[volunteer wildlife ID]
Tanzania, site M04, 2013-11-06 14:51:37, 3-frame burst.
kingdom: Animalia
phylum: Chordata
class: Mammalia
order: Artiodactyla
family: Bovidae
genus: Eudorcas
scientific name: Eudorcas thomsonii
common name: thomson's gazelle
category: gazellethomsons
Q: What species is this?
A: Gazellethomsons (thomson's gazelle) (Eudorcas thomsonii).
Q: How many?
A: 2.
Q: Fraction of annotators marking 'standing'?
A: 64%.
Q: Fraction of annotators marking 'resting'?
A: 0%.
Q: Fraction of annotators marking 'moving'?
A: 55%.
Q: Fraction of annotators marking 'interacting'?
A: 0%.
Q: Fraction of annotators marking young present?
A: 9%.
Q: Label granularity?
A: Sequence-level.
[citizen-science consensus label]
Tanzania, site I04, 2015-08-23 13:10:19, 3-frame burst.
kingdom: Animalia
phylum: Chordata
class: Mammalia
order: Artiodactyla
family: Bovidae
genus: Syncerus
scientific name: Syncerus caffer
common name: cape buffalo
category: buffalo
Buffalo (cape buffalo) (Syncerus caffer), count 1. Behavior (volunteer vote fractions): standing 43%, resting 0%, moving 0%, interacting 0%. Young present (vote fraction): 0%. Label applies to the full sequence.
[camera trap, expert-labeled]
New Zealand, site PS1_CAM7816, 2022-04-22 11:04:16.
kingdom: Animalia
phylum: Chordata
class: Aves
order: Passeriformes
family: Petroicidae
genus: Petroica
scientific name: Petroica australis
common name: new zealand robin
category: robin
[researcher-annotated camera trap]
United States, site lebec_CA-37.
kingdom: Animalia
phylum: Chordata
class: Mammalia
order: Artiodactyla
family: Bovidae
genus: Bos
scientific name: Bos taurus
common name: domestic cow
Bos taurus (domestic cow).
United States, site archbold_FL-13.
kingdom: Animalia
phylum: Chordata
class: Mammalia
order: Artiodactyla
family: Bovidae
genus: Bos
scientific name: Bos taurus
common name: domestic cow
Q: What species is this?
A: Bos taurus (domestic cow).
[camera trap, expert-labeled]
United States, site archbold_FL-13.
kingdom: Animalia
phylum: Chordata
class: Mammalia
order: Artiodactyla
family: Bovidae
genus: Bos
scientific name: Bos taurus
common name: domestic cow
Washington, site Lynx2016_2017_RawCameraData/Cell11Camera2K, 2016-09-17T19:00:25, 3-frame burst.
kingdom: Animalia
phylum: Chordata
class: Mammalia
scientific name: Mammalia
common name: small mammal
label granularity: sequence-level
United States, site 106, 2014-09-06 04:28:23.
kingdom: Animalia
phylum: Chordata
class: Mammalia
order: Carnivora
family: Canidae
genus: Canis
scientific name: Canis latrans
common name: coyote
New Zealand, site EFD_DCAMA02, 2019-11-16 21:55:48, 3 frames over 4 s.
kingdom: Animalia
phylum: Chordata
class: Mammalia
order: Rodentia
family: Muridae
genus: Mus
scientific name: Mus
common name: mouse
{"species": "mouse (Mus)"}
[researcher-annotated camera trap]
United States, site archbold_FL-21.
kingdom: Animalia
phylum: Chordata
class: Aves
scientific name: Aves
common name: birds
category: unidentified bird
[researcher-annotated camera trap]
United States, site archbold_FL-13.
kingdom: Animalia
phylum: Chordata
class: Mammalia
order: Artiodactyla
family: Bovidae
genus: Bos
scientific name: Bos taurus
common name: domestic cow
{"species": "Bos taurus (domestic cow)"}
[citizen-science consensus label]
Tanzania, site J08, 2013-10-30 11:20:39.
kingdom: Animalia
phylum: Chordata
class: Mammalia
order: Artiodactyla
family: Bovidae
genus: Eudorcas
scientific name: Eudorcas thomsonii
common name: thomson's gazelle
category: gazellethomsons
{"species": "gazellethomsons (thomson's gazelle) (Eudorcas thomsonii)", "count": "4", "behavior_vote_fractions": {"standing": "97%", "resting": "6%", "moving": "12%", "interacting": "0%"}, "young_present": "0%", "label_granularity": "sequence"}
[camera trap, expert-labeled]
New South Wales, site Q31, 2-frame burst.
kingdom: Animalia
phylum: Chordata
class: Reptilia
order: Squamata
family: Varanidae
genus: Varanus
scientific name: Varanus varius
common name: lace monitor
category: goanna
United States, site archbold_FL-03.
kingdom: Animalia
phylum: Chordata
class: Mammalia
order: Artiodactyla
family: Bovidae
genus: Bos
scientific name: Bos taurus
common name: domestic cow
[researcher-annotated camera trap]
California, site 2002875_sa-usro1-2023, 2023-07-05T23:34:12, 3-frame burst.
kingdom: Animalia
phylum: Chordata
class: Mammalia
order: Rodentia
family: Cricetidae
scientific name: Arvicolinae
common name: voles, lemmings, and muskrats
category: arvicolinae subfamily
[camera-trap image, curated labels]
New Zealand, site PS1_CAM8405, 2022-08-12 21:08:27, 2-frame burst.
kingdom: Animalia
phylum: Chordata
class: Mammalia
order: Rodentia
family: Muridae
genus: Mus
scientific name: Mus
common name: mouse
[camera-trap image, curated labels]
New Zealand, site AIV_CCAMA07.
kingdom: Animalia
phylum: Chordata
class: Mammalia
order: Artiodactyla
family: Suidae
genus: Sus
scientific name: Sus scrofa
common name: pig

## ACTIVITY
Only the lines from the first line of the records through the line containing "common name: cape buffalo" should be repeated, exactly as they appear.

## ANSWER FOR THE TASK
[volunteer wildlife ID]
Tanzania, site M04, 2013-11-06 14:51:37, 3-frame burst.
kingdom: Animalia
phylum: Chordata
class: Mammalia
order: Artiodactyla
family: Bovidae
genus: Eudorcas
scientific name: Eudorcas thomsonii
common name: thomson's gazelle
category: gazellethomsons
Q: What species is this?
A: Gazellethomsons (thomson's gazelle) (Eudorcas thomsonii).
Q: How many?
A: 2.
Q: Fraction of annotators marking 'standing'?
A: 64%.
Q: Fraction of annotators marking 'resting'?
A: 0%.
Q: Fraction of annotators marking 'moving'?
A: 55%.
Q: Fraction of annotators marking 'interacting'?
A: 0%.
Q: Fraction of annotators marking young present?
A: 9%.
Q: Label granularity?
A: Sequence-level.
[citizen-science consensus label]
Tanzania, site I04, 2015-08-23 13:10:19, 3-frame burst.
kingdom: Animalia
phylum: Chordata
class: Mammalia
order: Artiodactyla
family: Bovidae
genus: Syncerus
scientific name: Syncerus caffer
common name: cape buffalo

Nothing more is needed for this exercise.